_Text block_

I have been getting better returns in real estate. I am both in the multifamily and single family space. In a nutshell, multifamily investments (apartment complexes) seem to get around a 16-18% internal rate of return once you factor the refinance/disposal after a 5 year hold. Apartment investments have a somewhat controlled return as they are valued based on Net Operating Income. The idea is to get a distressed property and turn it around or to get one that is stabilized and decrease the expenses (thereby increasing the income). I do this completely passively as I am not looking to buy another job. As a limited partner I just put money in a syndication and get quarterly distributions without all the headaches.

I have a single family in an A+ area that I am currently getting 7% return on not factoring in potential appreciation. All real estate with current tax laws gives you the benefits of depreciation so your cash flow can be offset by depreciation and be considered "tax free" until you sell/or 27.5 years, whichever comes first. When you sell you have the option to do a 1031 exchange and go into another property. I personally haven't done that as there are rules you need to follow with time limit constraints. That said, even having to pay capital gains taxes, I still think I will come out ahead since I am limited in the funds that I invest can invest with in the 529.

_Dataset content_
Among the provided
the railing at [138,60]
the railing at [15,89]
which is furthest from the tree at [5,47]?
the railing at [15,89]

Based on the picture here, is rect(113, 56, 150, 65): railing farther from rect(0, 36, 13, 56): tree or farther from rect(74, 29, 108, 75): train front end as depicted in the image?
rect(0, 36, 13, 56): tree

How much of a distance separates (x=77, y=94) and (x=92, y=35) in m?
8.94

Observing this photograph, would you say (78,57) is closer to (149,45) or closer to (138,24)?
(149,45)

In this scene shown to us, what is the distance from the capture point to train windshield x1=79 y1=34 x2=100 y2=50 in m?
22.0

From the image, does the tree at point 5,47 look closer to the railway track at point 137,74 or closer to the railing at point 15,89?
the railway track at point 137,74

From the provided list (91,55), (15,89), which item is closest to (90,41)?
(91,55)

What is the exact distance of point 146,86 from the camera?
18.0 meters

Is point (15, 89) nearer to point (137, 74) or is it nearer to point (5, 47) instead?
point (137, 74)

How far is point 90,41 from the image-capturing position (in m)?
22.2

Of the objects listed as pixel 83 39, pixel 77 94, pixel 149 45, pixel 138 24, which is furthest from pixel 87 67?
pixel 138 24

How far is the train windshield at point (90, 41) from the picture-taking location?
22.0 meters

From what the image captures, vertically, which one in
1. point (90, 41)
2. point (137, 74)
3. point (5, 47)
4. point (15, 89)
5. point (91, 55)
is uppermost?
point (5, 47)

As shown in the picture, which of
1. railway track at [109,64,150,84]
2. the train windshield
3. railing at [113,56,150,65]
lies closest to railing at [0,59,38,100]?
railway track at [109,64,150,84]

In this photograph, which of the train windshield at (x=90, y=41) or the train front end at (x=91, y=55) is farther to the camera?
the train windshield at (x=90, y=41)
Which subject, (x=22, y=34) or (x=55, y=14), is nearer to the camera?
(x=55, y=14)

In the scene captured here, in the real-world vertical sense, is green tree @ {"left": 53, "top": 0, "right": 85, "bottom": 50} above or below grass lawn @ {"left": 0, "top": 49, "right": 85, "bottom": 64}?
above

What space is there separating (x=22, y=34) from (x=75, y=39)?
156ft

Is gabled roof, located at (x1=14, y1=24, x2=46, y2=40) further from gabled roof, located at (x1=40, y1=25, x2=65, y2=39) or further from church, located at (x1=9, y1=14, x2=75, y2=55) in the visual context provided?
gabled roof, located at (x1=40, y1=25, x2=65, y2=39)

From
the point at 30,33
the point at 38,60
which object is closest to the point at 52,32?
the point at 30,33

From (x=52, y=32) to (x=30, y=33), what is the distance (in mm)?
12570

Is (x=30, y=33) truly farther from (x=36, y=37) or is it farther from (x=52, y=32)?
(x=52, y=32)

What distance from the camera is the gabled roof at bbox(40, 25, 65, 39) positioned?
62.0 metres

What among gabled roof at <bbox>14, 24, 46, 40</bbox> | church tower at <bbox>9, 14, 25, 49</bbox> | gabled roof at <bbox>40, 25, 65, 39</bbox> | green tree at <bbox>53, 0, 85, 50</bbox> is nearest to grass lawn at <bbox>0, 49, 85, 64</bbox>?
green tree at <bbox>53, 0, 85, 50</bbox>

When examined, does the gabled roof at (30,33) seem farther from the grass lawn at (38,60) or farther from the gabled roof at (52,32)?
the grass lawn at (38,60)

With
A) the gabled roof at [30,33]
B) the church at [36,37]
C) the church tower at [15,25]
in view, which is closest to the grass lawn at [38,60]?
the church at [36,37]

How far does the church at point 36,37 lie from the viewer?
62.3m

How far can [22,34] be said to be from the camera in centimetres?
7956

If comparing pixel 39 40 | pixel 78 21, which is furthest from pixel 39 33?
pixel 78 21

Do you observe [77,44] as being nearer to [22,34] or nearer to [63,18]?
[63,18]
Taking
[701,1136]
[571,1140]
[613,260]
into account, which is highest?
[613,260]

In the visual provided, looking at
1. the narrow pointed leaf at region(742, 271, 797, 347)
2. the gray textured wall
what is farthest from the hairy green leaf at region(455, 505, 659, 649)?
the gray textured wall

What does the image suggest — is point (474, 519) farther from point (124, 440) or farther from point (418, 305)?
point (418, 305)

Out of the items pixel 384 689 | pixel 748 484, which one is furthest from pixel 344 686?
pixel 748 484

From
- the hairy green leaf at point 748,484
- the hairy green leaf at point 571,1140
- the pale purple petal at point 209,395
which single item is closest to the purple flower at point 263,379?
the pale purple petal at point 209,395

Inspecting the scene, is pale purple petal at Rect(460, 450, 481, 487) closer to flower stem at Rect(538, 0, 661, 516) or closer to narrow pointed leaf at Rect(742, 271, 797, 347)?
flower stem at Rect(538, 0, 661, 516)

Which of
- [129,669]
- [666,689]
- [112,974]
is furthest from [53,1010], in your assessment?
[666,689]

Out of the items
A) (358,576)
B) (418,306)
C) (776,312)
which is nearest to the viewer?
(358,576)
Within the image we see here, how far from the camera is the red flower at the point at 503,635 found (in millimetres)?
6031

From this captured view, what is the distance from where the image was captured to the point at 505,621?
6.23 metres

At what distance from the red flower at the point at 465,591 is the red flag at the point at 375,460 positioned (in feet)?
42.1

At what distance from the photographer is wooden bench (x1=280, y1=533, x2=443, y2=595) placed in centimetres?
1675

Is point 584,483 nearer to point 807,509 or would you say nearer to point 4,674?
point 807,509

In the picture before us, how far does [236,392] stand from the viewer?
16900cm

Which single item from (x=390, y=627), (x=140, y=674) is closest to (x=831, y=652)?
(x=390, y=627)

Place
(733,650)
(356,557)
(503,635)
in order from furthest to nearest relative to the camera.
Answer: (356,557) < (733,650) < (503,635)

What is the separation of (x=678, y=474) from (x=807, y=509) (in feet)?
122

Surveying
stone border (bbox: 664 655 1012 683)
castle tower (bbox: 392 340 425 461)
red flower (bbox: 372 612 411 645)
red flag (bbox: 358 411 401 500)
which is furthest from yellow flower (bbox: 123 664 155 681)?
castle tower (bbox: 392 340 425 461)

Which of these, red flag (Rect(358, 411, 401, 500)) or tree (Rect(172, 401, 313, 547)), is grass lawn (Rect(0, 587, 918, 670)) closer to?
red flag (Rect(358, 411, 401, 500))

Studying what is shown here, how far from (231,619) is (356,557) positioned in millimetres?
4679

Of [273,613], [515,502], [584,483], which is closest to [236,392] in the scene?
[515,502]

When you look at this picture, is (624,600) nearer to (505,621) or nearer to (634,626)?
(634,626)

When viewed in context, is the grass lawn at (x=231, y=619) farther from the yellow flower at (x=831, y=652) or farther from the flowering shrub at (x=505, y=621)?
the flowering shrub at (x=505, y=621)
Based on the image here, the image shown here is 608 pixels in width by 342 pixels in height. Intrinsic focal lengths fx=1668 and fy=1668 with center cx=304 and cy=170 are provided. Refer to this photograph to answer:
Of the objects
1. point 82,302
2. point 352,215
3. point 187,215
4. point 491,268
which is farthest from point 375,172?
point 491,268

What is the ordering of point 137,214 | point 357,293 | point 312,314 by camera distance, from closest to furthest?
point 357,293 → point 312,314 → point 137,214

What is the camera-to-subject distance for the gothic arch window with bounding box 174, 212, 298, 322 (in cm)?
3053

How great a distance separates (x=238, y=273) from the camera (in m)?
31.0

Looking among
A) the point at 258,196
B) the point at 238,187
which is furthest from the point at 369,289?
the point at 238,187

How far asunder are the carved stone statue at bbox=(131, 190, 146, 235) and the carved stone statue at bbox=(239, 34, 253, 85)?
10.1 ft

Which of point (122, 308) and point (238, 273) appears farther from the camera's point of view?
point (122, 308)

_The task_
In the real estate investing text, what internal rate of return do multifamily investments seem to get once the refinance or disposal after a 5-year hold is factored in?

_Problem solution_
Around 16-18%